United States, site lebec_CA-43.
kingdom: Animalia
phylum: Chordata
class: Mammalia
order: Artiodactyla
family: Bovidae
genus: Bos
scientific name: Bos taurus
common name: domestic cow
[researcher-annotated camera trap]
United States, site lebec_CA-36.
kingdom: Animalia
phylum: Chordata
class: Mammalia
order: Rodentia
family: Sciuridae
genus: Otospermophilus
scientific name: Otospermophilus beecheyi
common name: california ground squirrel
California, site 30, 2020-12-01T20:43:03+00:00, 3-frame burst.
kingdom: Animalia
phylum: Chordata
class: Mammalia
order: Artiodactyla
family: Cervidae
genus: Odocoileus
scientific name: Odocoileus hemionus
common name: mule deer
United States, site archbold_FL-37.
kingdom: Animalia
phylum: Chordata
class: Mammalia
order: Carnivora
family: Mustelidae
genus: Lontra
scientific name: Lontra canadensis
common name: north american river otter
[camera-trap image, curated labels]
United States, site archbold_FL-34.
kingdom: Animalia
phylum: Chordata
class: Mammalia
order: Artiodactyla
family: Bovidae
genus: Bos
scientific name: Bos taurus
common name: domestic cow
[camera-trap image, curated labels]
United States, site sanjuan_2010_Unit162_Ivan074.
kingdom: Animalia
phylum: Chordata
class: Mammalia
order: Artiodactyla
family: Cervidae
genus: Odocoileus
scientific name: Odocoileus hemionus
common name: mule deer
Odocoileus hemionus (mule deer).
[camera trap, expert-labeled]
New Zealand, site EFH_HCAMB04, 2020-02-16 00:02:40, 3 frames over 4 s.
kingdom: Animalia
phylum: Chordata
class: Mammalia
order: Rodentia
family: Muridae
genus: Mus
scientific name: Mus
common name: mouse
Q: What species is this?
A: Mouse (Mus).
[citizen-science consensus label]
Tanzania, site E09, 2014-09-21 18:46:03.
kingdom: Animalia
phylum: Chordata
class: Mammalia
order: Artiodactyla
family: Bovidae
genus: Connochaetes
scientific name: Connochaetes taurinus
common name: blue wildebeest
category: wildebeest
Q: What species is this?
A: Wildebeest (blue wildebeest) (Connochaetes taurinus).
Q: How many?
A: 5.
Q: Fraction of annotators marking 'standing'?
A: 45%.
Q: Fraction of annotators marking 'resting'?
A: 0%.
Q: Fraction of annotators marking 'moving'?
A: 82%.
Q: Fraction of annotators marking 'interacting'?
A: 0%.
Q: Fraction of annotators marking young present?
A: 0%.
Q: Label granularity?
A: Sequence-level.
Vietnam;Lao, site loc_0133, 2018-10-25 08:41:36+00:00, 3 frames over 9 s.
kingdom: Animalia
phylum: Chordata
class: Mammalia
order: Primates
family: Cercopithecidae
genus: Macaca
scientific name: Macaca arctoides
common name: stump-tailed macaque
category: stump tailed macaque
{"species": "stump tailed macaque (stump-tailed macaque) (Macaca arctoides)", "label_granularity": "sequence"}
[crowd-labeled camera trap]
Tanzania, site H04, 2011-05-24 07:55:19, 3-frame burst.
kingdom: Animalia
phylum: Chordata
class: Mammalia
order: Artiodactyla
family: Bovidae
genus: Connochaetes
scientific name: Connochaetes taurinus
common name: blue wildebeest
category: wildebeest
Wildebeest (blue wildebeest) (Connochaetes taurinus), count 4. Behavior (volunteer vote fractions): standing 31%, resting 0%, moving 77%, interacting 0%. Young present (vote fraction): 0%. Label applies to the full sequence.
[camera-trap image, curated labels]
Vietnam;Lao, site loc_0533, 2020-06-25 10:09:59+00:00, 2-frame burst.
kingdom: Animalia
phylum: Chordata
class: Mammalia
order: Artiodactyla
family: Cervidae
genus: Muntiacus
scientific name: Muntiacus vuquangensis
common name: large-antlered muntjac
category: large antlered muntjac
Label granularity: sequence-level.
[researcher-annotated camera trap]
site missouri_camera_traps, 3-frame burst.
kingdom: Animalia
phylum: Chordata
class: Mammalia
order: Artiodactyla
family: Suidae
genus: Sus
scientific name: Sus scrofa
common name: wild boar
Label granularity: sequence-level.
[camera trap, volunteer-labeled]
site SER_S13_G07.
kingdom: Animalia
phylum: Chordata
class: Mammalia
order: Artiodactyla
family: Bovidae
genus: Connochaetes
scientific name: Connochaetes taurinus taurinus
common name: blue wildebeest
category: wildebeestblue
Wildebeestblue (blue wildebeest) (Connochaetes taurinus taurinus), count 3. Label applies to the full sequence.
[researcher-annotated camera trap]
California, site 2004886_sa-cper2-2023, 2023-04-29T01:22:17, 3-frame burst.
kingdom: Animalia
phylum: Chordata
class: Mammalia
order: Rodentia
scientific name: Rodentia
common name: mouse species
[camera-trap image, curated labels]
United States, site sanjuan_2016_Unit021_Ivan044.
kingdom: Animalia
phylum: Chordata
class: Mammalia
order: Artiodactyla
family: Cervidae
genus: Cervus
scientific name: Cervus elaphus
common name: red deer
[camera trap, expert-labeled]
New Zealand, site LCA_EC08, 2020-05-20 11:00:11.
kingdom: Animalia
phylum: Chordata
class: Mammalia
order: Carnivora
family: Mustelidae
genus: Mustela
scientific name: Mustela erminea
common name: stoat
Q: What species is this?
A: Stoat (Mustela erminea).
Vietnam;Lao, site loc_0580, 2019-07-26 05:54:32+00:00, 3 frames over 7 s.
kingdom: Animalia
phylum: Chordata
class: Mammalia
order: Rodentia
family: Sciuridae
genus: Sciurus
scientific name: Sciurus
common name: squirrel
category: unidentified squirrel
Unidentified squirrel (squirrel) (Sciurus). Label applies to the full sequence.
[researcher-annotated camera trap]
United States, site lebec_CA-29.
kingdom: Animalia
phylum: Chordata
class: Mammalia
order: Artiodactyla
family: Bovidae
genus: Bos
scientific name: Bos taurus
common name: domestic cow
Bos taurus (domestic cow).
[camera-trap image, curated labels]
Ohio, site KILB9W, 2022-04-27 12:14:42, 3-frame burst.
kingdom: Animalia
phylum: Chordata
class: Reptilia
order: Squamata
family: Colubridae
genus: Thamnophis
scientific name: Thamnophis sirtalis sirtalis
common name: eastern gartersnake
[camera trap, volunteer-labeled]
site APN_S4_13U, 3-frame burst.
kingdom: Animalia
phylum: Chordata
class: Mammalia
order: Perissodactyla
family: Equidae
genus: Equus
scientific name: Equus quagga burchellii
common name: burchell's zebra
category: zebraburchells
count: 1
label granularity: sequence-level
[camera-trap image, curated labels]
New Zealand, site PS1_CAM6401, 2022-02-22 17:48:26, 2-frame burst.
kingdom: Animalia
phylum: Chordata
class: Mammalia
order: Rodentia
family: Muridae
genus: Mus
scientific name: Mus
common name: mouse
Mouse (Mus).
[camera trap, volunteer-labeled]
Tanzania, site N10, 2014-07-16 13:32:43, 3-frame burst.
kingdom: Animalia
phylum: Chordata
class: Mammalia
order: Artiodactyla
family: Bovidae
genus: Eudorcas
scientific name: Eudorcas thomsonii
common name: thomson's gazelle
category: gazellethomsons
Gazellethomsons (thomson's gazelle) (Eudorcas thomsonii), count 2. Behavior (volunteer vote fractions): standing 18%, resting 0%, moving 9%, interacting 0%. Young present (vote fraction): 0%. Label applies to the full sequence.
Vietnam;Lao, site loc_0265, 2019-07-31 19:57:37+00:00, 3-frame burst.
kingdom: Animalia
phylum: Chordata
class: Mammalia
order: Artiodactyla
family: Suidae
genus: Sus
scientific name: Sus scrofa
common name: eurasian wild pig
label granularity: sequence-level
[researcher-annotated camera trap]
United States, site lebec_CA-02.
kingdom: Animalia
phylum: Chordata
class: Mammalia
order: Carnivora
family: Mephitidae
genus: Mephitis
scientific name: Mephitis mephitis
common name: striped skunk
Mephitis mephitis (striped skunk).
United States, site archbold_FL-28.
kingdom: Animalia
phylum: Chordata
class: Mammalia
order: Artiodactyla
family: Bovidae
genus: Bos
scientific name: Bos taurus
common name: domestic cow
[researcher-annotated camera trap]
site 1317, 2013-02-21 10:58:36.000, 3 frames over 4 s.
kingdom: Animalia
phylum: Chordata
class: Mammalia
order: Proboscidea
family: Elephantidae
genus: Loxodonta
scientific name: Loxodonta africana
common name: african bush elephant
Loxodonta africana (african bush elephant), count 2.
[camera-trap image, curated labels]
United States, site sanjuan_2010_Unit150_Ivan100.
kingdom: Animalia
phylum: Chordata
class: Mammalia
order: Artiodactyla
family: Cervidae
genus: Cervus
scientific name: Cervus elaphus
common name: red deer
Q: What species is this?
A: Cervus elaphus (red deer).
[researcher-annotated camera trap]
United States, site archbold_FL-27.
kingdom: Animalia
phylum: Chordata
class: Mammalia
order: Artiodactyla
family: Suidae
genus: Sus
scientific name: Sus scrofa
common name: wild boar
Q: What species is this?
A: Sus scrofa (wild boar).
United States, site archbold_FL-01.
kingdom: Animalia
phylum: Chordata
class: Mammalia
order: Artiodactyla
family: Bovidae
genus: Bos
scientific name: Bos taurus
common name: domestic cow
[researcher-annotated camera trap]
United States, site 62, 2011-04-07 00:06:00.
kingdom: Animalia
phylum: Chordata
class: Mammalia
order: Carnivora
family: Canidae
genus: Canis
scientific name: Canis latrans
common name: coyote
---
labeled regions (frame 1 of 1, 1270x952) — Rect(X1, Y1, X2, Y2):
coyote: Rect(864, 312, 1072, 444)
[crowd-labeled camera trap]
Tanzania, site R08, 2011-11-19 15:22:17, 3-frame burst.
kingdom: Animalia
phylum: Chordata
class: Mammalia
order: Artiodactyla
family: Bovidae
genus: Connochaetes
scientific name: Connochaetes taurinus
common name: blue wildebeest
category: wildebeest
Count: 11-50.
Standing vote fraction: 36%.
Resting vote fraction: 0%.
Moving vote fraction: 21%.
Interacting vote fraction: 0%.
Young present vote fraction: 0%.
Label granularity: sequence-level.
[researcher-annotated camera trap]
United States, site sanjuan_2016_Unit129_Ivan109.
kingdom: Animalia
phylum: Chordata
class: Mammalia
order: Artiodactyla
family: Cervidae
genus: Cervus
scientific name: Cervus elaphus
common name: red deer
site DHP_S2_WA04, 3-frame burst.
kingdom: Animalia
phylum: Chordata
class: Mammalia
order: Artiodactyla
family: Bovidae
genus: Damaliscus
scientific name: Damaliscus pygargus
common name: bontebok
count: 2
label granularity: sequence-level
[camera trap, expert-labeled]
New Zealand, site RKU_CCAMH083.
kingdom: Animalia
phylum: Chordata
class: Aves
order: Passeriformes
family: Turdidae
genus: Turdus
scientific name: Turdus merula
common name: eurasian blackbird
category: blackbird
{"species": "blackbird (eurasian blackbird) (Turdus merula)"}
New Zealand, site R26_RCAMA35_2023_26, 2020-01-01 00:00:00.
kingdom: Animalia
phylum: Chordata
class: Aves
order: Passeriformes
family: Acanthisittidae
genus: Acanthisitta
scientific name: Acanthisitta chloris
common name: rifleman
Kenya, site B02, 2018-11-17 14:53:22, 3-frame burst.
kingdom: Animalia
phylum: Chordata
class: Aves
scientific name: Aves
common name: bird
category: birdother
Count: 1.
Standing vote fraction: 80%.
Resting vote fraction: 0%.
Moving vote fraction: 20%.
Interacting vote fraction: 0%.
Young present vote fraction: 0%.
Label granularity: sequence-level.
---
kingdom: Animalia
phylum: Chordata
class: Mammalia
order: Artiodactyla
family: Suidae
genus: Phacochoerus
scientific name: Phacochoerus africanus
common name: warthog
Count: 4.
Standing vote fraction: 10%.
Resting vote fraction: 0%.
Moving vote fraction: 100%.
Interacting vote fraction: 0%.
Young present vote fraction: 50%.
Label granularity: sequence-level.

***

Repeat exactly the lines of the listing from its first line through the line that holds "genus: Lontra". Nothing else should appear.

:: FINISHED EXERCISE ::
United States, site lebec_CA-43.
kingdom: Animalia
phylum: Chordata
class: Mammalia
order: Artiodactyla
family: Bovidae
genus: Bos
scientific name: Bos taurus
common name: domestic cow
[researcher-annotated camera trap]
United States, site lebec_CA-36.
kingdom: Animalia
phylum: Chordata
class: Mammalia
order: Rodentia
family: Sciuridae
genus: Otospermophilus
scientific name: Otospermophilus beecheyi
common name: california ground squirrel
California, site 30, 2020-12-01T20:43:03+00:00, 3-frame burst.
kingdom: Animalia
phylum: Chordata
class: Mammalia
order: Artiodactyla
family: Cervidae
genus: Odocoileus
scientific name: Odocoileus hemionus
common name: mule deer
United States, site archbold_FL-37.
kingdom: Animalia
phylum: Chordata
class: Mammalia
order: Carnivora
family: Mustelidae
genus: Lontra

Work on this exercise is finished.